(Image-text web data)
=== Section Start ===

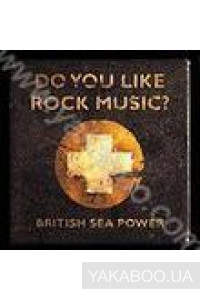 Фото - British Sea Power: Do You Like Rock Music?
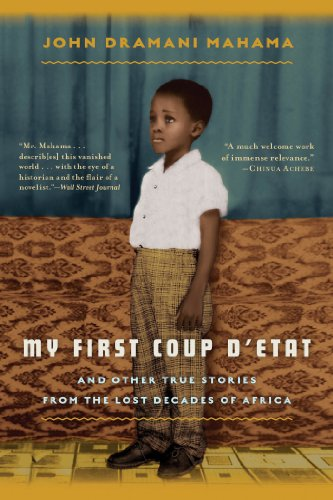My First Coup D'Etat And Other True Stories from the Lost Decades of Africa N/A 9781608198870 Front Cover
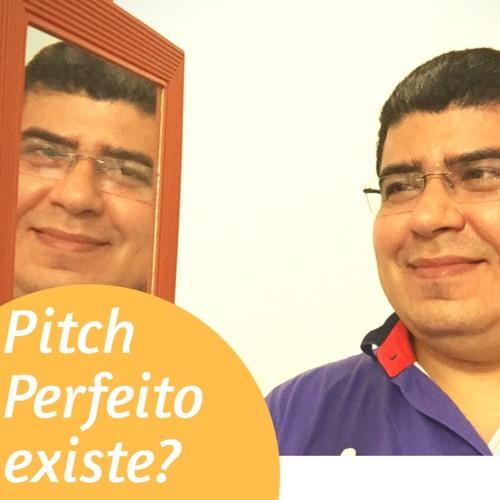 #15 Quer fazer um Pitch Perfeito? Pega um Espelho aí.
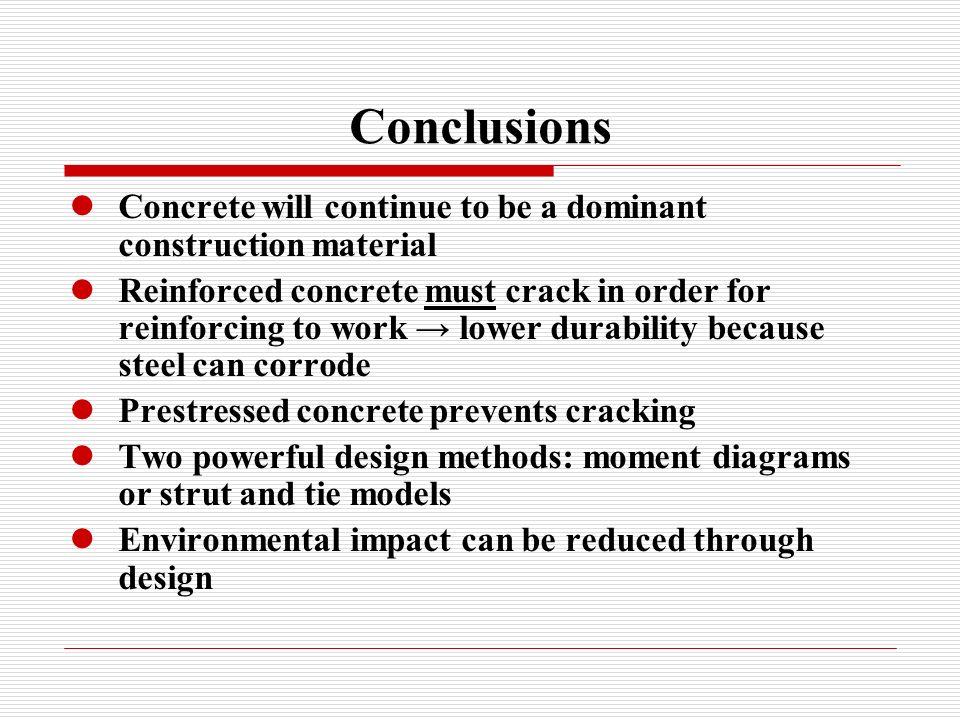 Conclusions Concrete will continue to be a dominant construction material.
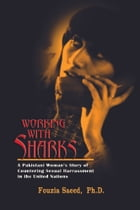 Working with Sharks: A Pakistani Woman's Story of Countering Sexual Harassment in the United…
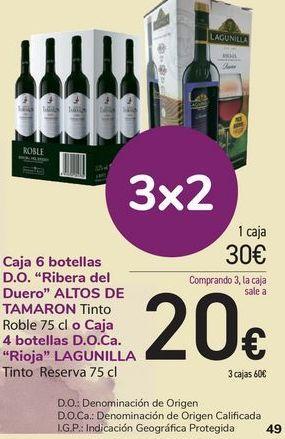 Oferta de Caja 6 botellas D.O Ribera del Duero ALTOS DE TAMARON o Caja 4 botellas D.O.Ca Rioja LAGUINILLA  por 20€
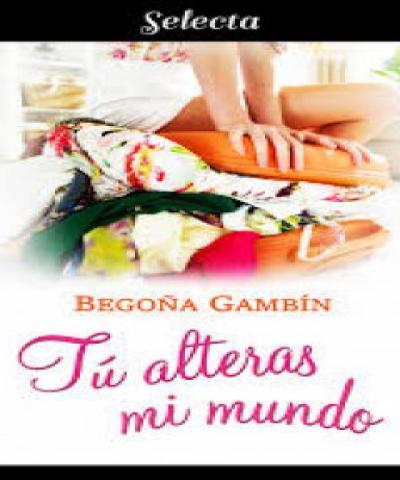 Tú alteras mi mundo (PDF) - Begoña Gambín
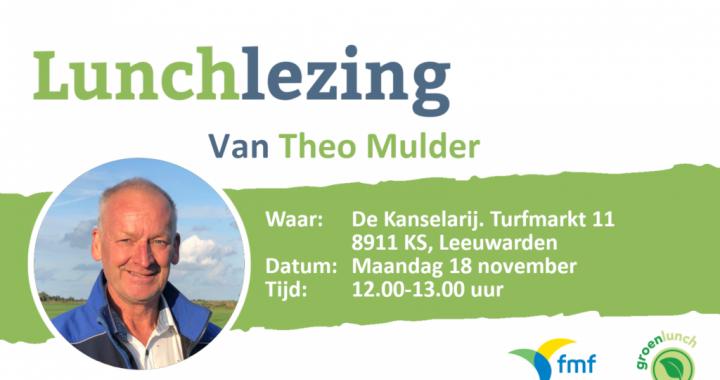 18/11 FMF Groenlunch met Theo Mulder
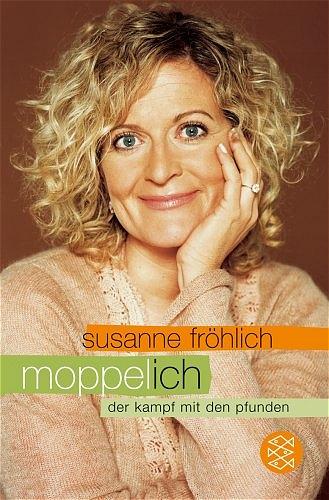 Moppel-Ich: Der Kampf mit den Pfunden - Susanne Fröhlich
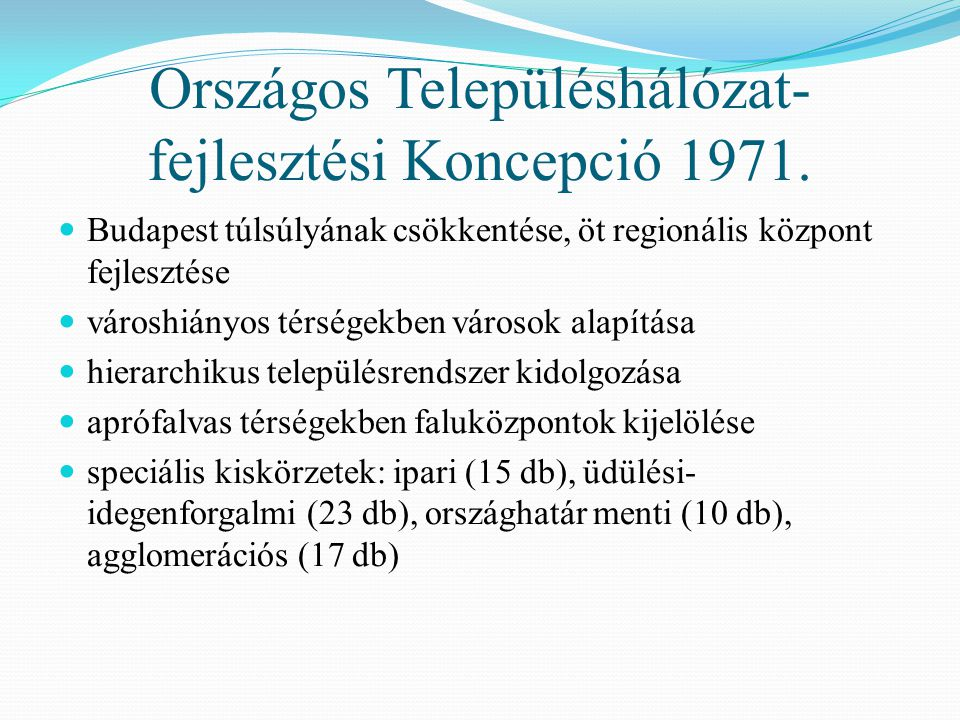 Országos Településhálózat- fejlesztési Koncepció 1971. Budapest túlsúlyának csökkentése, öt regionális központ fejlesztése városhiányos térségekben vá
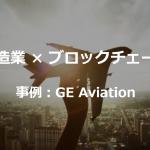 【事例】製造業×ブロックチェーン ~GE Aviationの取組み~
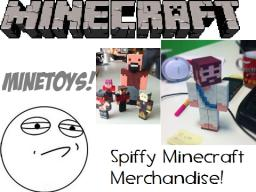 Spiffy Minecraft Merchandise! MineToys! Make Your Minecraft Skin A 3D Toy!!! Minecraft Blog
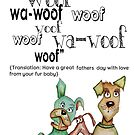 Fathers day fur baby by Jenny Wood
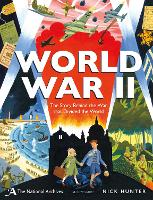 The National Archives: World War II:...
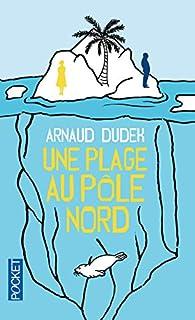 Une plage au pôle Nord par Arnaud Dudek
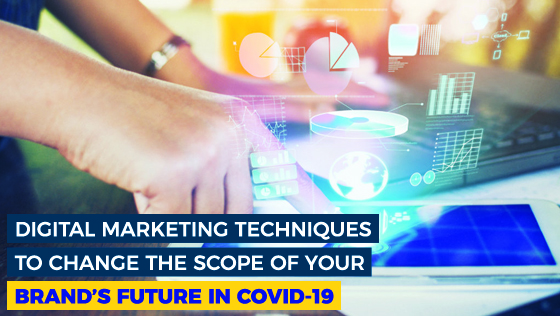 You Can Use These Digital Marketing Techniques to Change the Scope of Your Brand's Future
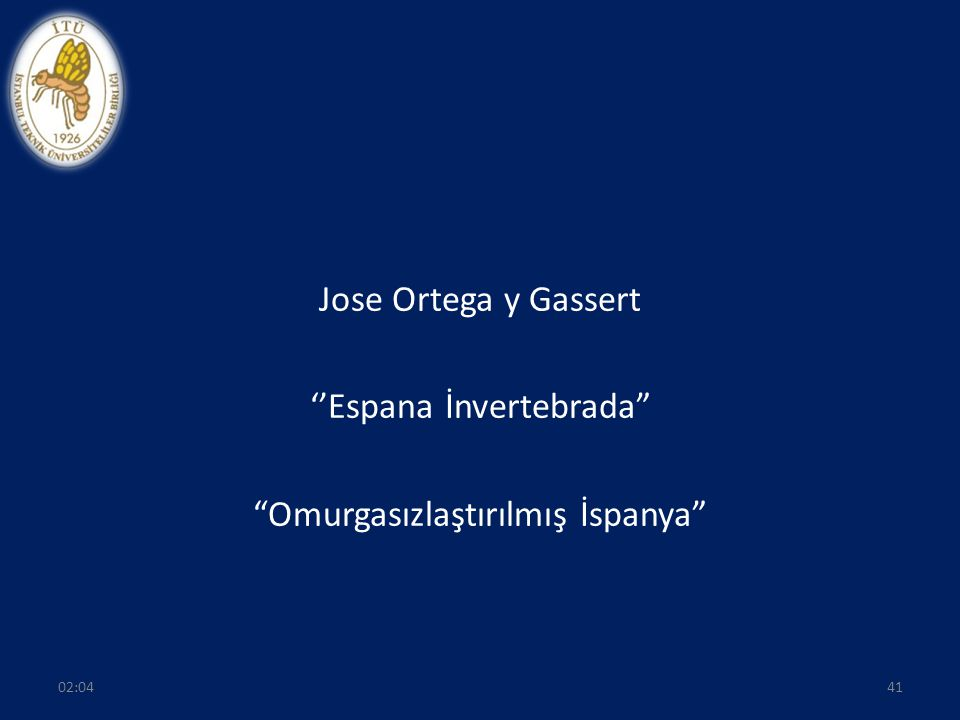 """Jose Ortega y Gassert ''Espana İnvertebrada"""" """"Omurgasızlaştırılmış İspanya"""" 4102:06"""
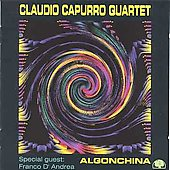 Claudio Cupurro Quartet: Algonchina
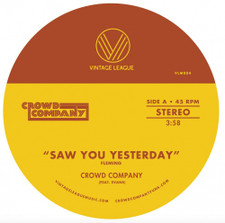 """Crowd Company - Saw You Yesterday / Can't Get Enough - 7"""" Vinyl"""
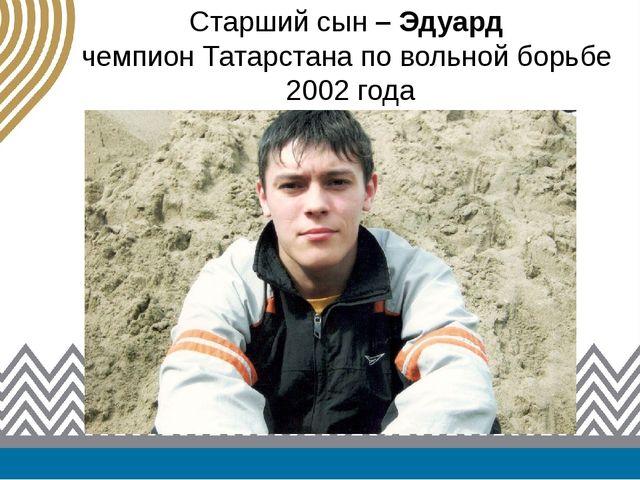 Старший сын – Эдуард чемпион Татарстана по вольной борьбе 2002 года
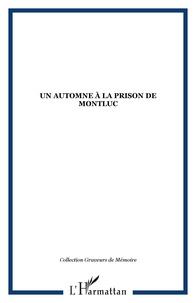 SUZANNE Gerbe - un automne à la prison de montluc.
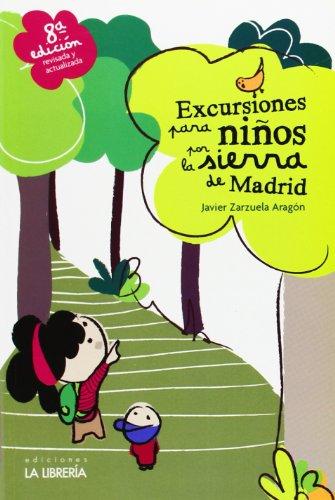 Excursiones Para Niños por la Sierra de Madrid - Javier Zarzuela Aragón - Ediciones La Libreria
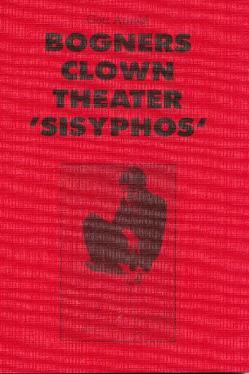 """Bogners Clown Theater """"Sisyphos"""" von Arnold,  Götz"""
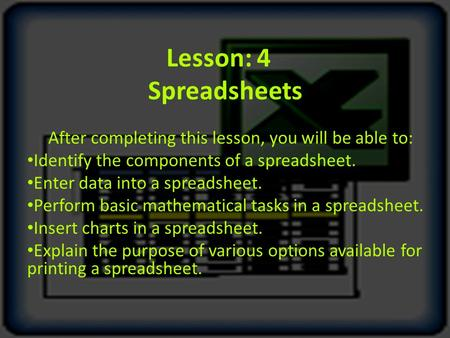 Lesson: 4 Spreadsheets After completing this lesson, you will be able to: Identify the components of a spreadsheet. Enter data into a spreadsheet. Perform.
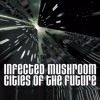 Infected Mushroom - Cities Of The Future (Kinich Bootleg)*FREE DOWNLOAD*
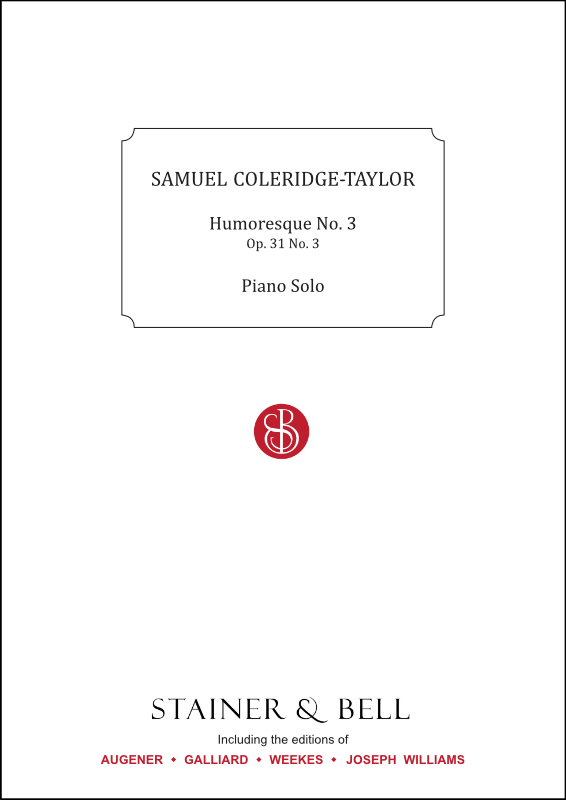 Coleridge-Taylor, Samuel: Humoresque No. 3, Op. 31 No. 3. Piano Solo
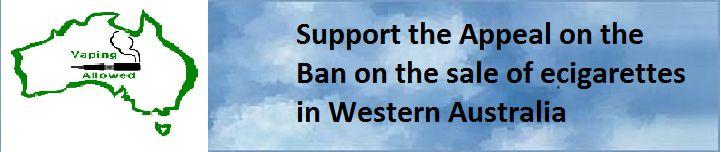 Support Vince van Heerden W.A. ecig ban www.vapingaustralia.net.au, https://www.facebook.com/vapegroup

=== Section End ===

**Activity:** Copy out the data above exactly, except the pictures.

**Task solution:**
 Фото - British Sea Power: Do You Like Rock Music?
My First Coup D'Etat And Other True Stories from the Lost Decades of Africa N/A 9781608198870 Front Cover
 #15 Quer fazer um Pitch Perfeito? Pega um Espelho aí.
 Conclusions Concrete will continue to be a dominant construction material.
 Working with Sharks: A Pakistani Woman's Story of Countering Sexual Harassment in the United…
 Oferta de Caja 6 botellas D.O Ribera del Duero ALTOS DE TAMARON o Caja 4 botellas D.O.Ca Rioja LAGUINILLA  por 20€
 Tú alteras mi mundo (PDF) - Begoña Gambín
 18/11 FMF Groenlunch met Theo Mulder
 Moppel-Ich: Der Kampf mit den Pfunden - Susanne Fröhlich
 Országos Településhálózat- fejlesztési Koncepció 1971. Budapest túlsúlyának csökkentése, öt regionális központ fejlesztése városhiányos térségekben vá
 【事例】製造業×ブロックチェーン ~GE Aviationの取組み~
 Spiffy Minecraft Merchandise! MineToys! Make Your Minecraft Skin A 3D Toy!!! Minecraft Blog
 Fathers day fur baby by Jenny Wood
 The National Archives: World War II:...
 Une plage au pôle Nord par Arnaud Dudek
 You Can Use These Digital Marketing Techniques to Change the Scope of Your Brand's Future
 """Jose Ortega y Gassert ''Espana İnvertebrada"""" """"Omurgasızlaştırılmış İspanya"""" 4102:06"""
 Claudio Cupurro Quartet: Algonchina
 """Crowd Company - Saw You Yesterday / Can't Get Enough - 7"""" Vinyl"""
 Старший сын – Эдуард чемпион Татарстана по вольной борьбе 2002 года
 SUZANNE Gerbe - un automne à la prison de montluc.
 Excursiones Para Niños por la Sierra de Madrid - Javier Zarzuela Aragón - Ediciones La Libreria
 """Bogners Clown Theater """"Sisyphos"""" von Arnold,  Götz"""
 Lesson: 4 Spreadsheets After completing this lesson, you will be able to: Identify the components of a spreadsheet. Enter data into a spreadsheet. Perform.
 Infected Mushroom - Cities Of The Future (Kinich Bootleg)*FREE DOWNLOAD*
 Coleridge-Taylor, Samuel: Humoresque No. 3, Op. 31 No. 3. Piano Solo
 Support Vince van Heerden W.A. ecig ban www.vapingaustralia.net.au, https://www.facebook.com/vapegroup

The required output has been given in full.